For travel, the school is positioned close to central Doncaster transport links. The trust notes it is a short drive from Doncaster railway station and walkable for many families, with clear guidance for taxi drop-offs.
Academic outcomes are still catching up with the model. The school’s culture and enrichment are strong, but published progress measures and the inspection narrative indicate that exam performance has not yet matched the ambition of the curriculum in all subjects. Families should ask what has changed since 2024, and how success is being measured term by term.
The curriculum structure is not for every learner. Learning expeditions and cross-curricular themes can be motivating, but some students prefer more traditional subject separation and repetitive exam practice. It is worth probing how core GCSE knowledge is built and revisited, especially in English and mathematics.
Sixth form is specialist and partly off-site. That can be a real positive for the right student, but it is a different experience from an on-site A-level sixth form with large subject choice. Parents should confirm exactly which pathways are available and how pastoral oversight is maintained.
Admissions include banding assessment. There is no pass or fail, but your child will need to sit the Fair Banding Assessment, and families should be comfortable with a process designed to balance the intake rather than select purely by score.

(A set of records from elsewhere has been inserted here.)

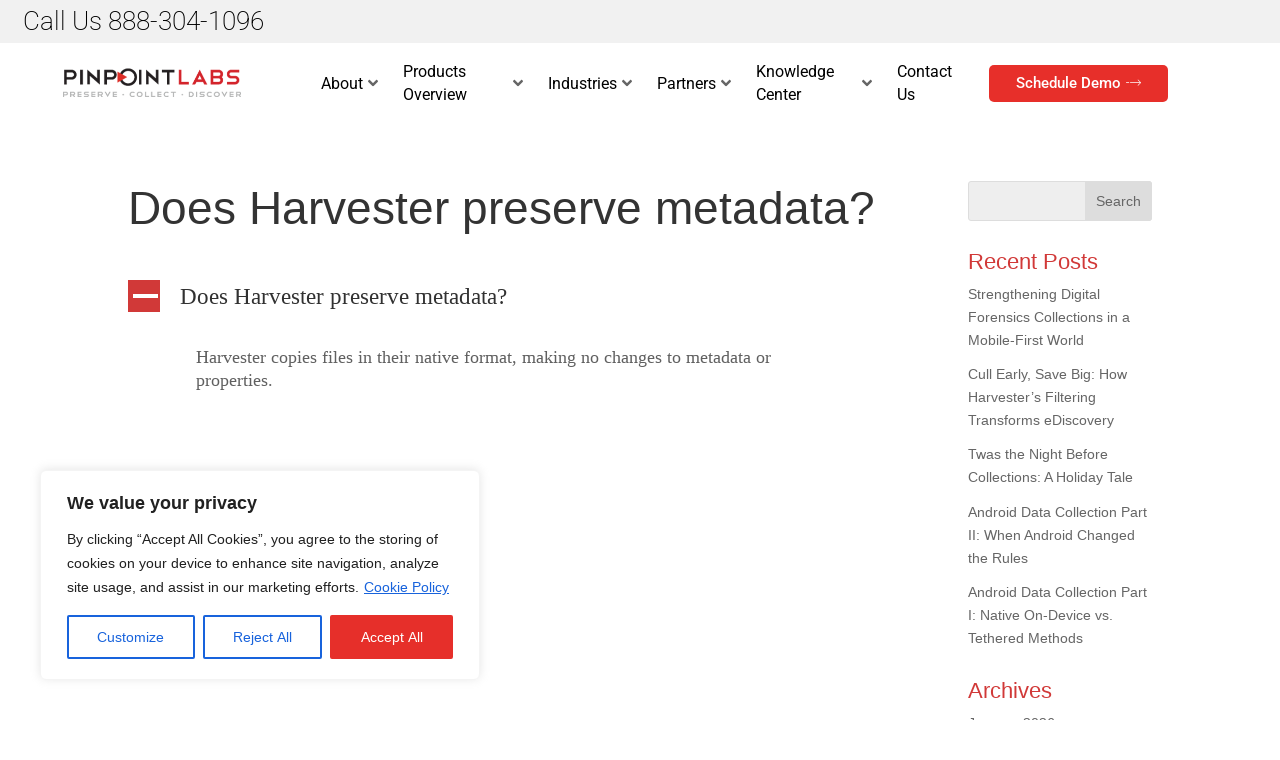

--- FILE ---
content_type: text/css
request_url: https://pinpointlabs.com/wp-content/themes/Divi-child/style.css?ver=1.0.1449613690
body_size: 7
content:
/*
Theme Name: Pinpoint Labs
Template: Divi
Author: Pinpoint Labs- Child Theme
Version: 1.0.1449613690
Updated: 2015-12-08 22:28:10
*/


XP East will suit families who value a strong behaviour culture, structured personal development, and a curriculum that aims to connect learning to real audiences and real issues. The crew model and expedition approach can be a powerful fit for students who want relationships, purpose, and a sense that their work matters beyond the classroom. The main decision is whether you are confident in the school’s academic improvement trajectory, because the published data shows outcomes that still need to strengthen, particularly post-16. For families aligned with the model, the experience can be distinctive; for those seeking a more conventional route, it may feel like a mismatch.
XP East has clear strengths in behaviour and personal development, and students report feeling safe and well supported through the crew system. The most recent full inspection in June 2024 graded the school Requires Improvement overall, so families should look closely at how curriculum and assessment improvements are translating into outcomes over time.
Applications are made through Doncaster’s coordinated admissions process. For September 2026 entry, the published closing date is 31 October 2025 and offers are released on 02 March 2026.
Applicants sit a Fair Banding Assessment, a multiple-choice non-verbal reasoning test used to create a balanced intake across ability bands. There is no pass or fail, and the results are used for banding rather than selective entry.
The school’s GCSE profile is broadly mid-range in England in the FindMySchool ranking, with an Attainment 8 score of 44.4 and a Progress 8 score of -0.33. Ranked 1825th in England and 7th in Doncaster for GCSE outcomes (FindMySchool ranking based on official data), performance sits in line with the middle 35% of secondary schools in England.
The sixth form is unusual because much of the provision is delivered off-site through specialist partners, including creative and work-skills focused routes. This can be a strong match for students seeking applied pathways, but it is different from a traditional large A-level sixth form, so families should confirm subjects, pathways, and day-to-day expectations.